» **PAGE**:
Friday, August 19, 2011

Israel, Gaza Trade Strikes After Attacks

GAZA CITY, Palestinian Territories - Gazan rockets hit southern Israel on Aug. 19 after a long night of air strikes as Israel sought to smash the militants behind desert attacks that killed eight Israelis.
As the air force pounded targets across the Gaza Strip, militants there lobbed 12 rockets at south Israel early on Aug. 19, injuring two - one seriously and one moderately - in the city of Ashdod, police said.
Several hours earlier, one Gazan was killed and 17 injured as Israel pounded targets across the strip following a day of violence in which gunmen unleashed bloody mayhem on a desert road near the Red Sea resort town of Eilat.
Six Israeli civilians, a soldier and a police officer were killed in several hours of attacks on a desert road some 12 miles north of Eilat.
Israeli warplanes responded immediately, attacking targets in southern Gaza which killed six people, including five militants from the Popular Resistance Committees (PRC) - the group it said was behind the violence.
The PRC vowed bitter revenge for the attack, which killed its leader and three other top cadres, and on Friday claimed responsibility for firing at least seven rockets and mortars into Israel.

» **RECORDS**:
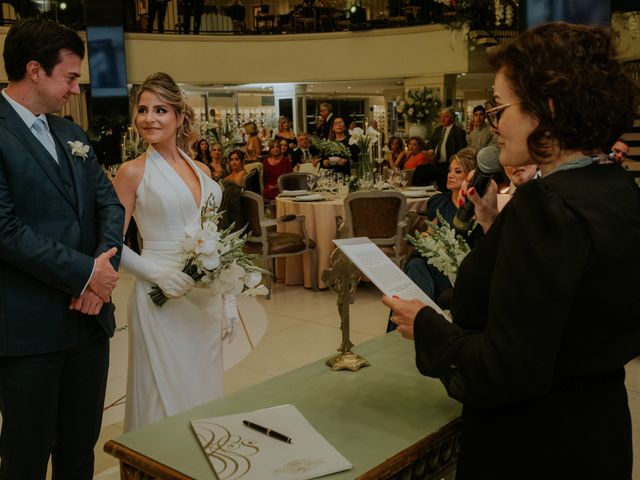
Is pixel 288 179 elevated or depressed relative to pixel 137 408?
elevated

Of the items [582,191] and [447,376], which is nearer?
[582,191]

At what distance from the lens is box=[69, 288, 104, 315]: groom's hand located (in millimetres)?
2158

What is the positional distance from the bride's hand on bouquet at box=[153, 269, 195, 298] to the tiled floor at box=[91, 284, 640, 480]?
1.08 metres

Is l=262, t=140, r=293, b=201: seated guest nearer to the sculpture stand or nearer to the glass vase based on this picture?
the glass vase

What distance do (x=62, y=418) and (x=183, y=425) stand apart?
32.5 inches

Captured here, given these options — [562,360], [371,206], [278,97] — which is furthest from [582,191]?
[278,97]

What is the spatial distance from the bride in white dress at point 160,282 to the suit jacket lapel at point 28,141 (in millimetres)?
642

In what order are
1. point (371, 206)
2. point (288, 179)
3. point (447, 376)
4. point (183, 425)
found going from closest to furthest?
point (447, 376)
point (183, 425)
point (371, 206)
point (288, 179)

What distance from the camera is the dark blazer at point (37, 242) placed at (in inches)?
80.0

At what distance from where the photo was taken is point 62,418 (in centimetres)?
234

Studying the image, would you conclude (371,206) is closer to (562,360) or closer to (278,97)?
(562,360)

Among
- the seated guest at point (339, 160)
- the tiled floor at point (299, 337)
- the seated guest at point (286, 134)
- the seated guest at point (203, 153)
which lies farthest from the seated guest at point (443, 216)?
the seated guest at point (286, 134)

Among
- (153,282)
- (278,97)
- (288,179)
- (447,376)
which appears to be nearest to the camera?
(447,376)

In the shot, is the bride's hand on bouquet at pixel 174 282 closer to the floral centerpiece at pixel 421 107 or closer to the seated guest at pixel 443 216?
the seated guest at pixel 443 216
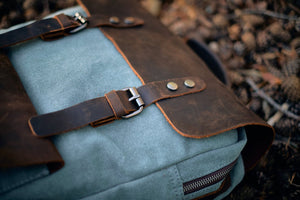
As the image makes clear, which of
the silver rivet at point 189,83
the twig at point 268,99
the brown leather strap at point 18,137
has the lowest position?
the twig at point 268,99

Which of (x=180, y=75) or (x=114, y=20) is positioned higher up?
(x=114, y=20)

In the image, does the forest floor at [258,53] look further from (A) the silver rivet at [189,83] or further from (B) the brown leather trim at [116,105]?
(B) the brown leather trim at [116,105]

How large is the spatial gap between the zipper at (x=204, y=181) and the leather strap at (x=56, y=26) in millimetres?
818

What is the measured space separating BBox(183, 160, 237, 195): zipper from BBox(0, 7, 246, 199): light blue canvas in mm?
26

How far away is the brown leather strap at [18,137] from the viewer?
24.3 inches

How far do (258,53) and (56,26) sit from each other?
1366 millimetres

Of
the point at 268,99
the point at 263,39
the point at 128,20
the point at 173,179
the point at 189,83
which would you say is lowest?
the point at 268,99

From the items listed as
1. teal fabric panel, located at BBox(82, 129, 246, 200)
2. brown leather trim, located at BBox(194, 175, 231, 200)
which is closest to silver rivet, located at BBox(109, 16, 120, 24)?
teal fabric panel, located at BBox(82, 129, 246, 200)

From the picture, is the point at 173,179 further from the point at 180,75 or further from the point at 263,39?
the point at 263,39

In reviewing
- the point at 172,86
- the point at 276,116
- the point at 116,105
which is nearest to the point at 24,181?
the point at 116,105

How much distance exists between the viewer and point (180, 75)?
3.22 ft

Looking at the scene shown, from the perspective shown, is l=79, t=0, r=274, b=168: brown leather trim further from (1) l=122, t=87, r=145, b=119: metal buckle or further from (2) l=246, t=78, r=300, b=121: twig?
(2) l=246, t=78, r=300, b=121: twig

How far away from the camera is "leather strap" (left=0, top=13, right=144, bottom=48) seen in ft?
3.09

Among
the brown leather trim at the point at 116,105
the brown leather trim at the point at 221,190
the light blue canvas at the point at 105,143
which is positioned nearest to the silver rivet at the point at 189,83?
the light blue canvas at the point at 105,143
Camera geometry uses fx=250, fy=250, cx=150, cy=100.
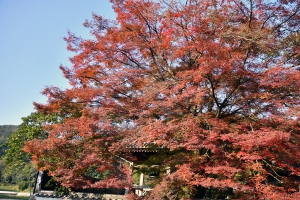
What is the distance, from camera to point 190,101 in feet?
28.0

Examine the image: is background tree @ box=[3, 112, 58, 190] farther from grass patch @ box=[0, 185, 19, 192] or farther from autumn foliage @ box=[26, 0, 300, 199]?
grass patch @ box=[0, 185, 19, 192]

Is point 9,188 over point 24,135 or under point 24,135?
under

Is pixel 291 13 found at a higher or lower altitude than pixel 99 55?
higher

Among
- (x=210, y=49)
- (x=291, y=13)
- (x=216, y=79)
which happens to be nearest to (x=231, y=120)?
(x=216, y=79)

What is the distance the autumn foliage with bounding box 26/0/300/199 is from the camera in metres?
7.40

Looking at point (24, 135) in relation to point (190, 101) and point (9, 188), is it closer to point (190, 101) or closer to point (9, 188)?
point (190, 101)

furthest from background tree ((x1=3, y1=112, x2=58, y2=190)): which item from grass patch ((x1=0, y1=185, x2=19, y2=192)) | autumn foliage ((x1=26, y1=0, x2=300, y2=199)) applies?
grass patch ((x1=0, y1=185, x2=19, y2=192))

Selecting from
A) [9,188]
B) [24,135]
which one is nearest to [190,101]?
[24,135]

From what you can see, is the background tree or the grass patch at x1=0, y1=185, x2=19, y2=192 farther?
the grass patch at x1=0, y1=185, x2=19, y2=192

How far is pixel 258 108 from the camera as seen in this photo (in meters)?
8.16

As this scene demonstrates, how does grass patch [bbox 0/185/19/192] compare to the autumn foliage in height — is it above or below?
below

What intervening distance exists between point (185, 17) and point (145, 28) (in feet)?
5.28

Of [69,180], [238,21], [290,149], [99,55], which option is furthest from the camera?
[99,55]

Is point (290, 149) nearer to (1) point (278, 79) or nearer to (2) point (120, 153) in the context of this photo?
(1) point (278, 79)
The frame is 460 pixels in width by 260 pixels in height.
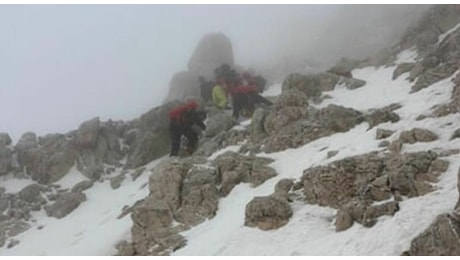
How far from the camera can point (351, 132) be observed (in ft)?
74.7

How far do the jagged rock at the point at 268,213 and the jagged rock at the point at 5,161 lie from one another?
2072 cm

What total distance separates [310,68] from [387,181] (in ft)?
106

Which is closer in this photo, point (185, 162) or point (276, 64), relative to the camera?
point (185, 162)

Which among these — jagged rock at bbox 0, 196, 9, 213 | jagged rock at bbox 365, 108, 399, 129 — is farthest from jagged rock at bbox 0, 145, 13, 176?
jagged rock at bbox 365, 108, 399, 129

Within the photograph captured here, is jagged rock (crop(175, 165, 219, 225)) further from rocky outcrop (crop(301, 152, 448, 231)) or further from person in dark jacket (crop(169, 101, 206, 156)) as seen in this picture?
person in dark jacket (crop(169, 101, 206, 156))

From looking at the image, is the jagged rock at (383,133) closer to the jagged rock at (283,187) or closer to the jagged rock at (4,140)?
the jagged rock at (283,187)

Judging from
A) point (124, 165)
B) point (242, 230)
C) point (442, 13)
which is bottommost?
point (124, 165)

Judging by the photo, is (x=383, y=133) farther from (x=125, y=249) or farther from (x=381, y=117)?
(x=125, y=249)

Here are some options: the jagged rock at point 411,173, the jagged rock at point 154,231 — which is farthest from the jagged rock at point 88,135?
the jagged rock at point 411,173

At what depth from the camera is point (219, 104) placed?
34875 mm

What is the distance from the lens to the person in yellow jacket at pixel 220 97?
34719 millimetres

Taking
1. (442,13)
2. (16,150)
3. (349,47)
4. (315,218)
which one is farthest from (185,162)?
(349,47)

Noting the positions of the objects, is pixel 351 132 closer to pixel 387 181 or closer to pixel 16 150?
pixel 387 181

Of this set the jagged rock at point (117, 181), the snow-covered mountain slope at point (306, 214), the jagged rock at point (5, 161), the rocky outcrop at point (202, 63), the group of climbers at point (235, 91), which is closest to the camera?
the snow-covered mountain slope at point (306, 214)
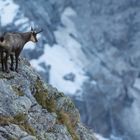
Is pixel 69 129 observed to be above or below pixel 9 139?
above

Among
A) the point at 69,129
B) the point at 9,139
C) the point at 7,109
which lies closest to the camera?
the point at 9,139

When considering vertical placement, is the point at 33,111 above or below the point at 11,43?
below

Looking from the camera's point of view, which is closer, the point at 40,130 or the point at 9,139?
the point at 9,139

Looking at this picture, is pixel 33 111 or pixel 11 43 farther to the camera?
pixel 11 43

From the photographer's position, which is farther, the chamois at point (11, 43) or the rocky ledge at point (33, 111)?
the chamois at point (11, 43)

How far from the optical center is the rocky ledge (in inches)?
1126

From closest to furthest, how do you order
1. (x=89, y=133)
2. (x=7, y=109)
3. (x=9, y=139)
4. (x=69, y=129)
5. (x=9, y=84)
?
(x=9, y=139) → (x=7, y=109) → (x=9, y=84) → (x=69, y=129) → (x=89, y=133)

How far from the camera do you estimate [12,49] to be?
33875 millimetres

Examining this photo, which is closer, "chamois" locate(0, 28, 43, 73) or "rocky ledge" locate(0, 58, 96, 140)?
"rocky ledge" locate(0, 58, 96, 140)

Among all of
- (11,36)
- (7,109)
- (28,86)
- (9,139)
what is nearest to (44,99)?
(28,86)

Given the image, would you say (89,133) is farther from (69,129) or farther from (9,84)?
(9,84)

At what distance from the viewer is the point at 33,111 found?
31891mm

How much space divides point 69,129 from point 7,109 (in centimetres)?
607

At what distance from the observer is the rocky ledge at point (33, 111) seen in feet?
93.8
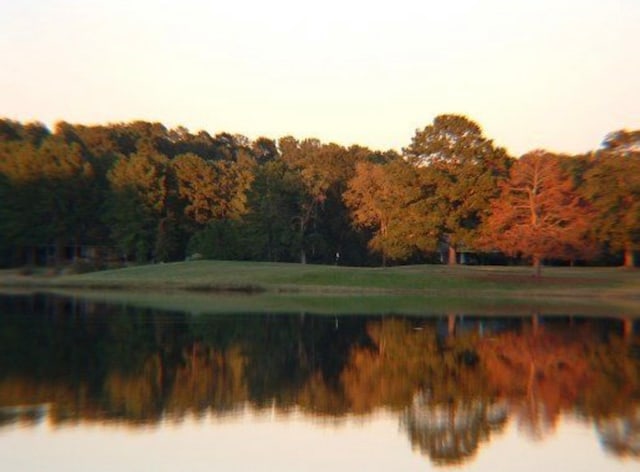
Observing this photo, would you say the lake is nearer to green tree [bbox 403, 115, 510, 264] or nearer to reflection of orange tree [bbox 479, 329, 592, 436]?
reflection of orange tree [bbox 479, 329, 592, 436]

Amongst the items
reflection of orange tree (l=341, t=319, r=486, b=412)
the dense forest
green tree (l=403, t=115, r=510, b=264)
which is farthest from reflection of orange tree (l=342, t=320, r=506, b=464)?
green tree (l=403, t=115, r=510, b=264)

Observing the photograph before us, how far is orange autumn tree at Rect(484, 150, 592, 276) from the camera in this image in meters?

...

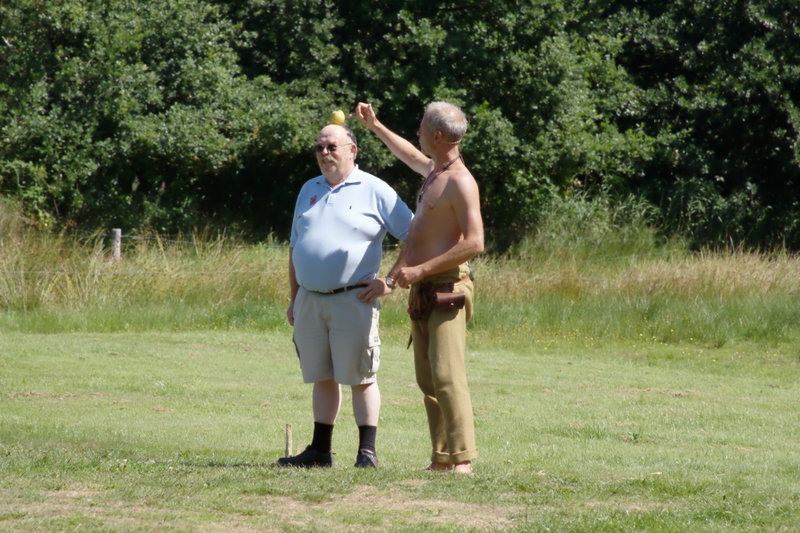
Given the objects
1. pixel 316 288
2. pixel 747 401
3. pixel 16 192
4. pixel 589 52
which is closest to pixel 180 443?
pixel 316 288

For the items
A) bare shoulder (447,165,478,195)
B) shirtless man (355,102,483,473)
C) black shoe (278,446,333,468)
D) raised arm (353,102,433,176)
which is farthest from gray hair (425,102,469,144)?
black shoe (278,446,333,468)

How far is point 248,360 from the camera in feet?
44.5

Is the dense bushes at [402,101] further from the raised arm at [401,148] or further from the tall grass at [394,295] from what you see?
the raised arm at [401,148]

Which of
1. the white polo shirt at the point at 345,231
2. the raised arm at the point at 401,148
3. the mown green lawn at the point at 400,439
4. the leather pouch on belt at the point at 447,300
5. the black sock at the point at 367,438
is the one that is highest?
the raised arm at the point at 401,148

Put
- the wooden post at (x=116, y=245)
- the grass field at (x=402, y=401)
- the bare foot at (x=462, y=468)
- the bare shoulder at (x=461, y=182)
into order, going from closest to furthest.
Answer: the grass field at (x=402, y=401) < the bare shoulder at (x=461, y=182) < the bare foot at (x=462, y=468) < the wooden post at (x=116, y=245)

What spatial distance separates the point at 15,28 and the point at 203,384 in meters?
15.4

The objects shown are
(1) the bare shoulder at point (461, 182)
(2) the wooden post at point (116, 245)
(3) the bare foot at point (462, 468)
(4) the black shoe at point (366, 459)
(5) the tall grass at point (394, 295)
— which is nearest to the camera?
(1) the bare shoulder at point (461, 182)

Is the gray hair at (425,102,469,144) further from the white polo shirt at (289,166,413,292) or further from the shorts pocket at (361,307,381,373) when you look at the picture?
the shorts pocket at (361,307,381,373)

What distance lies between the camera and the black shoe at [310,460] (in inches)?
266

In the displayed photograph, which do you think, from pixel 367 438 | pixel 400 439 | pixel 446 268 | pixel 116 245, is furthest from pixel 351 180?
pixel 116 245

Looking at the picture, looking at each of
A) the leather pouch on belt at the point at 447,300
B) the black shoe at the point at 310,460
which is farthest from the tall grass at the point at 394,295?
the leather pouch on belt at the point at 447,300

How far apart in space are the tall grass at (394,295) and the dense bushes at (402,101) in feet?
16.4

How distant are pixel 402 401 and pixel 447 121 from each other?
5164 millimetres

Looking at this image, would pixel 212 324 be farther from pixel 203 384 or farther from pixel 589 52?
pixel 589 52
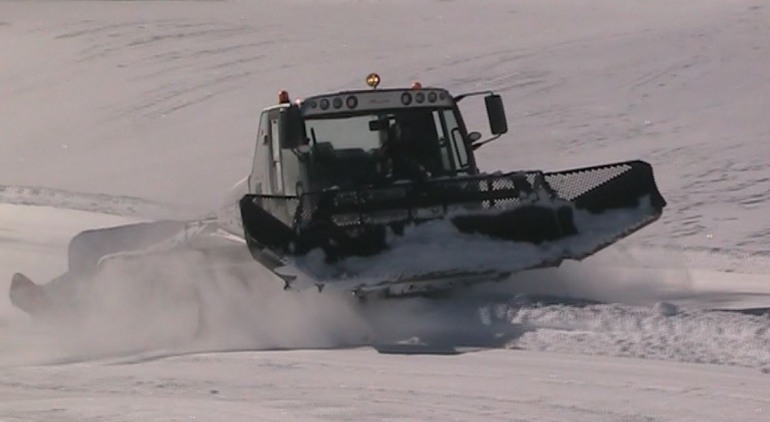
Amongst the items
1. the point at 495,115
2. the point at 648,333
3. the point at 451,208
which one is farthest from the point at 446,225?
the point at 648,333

--

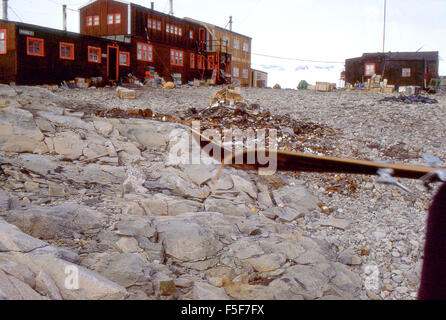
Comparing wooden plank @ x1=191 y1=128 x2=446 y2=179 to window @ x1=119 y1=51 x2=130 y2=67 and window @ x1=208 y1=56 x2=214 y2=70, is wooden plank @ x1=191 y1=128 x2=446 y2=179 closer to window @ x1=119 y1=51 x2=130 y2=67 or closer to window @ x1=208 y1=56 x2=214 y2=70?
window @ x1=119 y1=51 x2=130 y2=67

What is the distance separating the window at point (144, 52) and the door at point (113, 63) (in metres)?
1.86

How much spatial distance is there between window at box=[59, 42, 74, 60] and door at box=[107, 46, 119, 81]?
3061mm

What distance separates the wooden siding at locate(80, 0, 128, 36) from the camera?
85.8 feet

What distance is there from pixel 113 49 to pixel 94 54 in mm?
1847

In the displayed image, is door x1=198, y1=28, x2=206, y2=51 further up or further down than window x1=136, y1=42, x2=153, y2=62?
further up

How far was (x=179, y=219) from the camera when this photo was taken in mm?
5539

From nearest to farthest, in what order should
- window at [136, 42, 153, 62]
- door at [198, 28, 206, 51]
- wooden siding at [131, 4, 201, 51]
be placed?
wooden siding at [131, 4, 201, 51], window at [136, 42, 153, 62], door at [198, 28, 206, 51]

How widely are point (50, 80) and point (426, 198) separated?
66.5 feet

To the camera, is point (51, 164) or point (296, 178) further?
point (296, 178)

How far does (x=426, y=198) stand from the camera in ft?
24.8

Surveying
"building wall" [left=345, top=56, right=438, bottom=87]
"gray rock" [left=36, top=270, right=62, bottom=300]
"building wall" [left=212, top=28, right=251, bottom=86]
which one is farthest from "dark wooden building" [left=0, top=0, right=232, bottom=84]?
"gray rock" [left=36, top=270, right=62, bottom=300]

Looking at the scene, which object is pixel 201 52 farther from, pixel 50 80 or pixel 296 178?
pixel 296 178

» **REQUIREMENT 1**:
Rewrite the Gaza strikes report from the words "Israel, Gaza Trade" through the words "town of Eilat.", changing "air strikes" to "airstrikes".
» **REQUIREMENT 2**:
Answer these questions from the Gaza strikes report:
(a) How far north of Eilat were the attacks on the desert road?
(b) How many rockets did militants fire at south Israel early on Aug. 19?
(c) Which group did Israel say was behind the violence?

» **EXERCISE RESPONSE 1**:
Israel, Gaza Trade Strikes After Attacks

GAZA CITY, Palestinian Territories - Gazan rockets hit southern Israel on Aug. 19 after a long night of airstrikes as Israel sought to smash the militants behind desert attacks that killed eight Israelis.
As the air force pounded targets across the Gaza Strip, militants there lobbed 12 rockets at south Israel early on Aug. 19, injuring two - one seriously and one moderately - in the city of Ashdod, police said.
Several hours earlier, one Gazan was killed and 17 injured as Israel pounded targets across the strip following a day of violence in which gunmen unleashed bloody mayhem on a desert road near the Red Sea resort town of Eilat.

» **EXERCISE RESPONSE 2**:
(a) Some 12 miles
(b) 12
(c) The Popular Resistance Committees (PRC)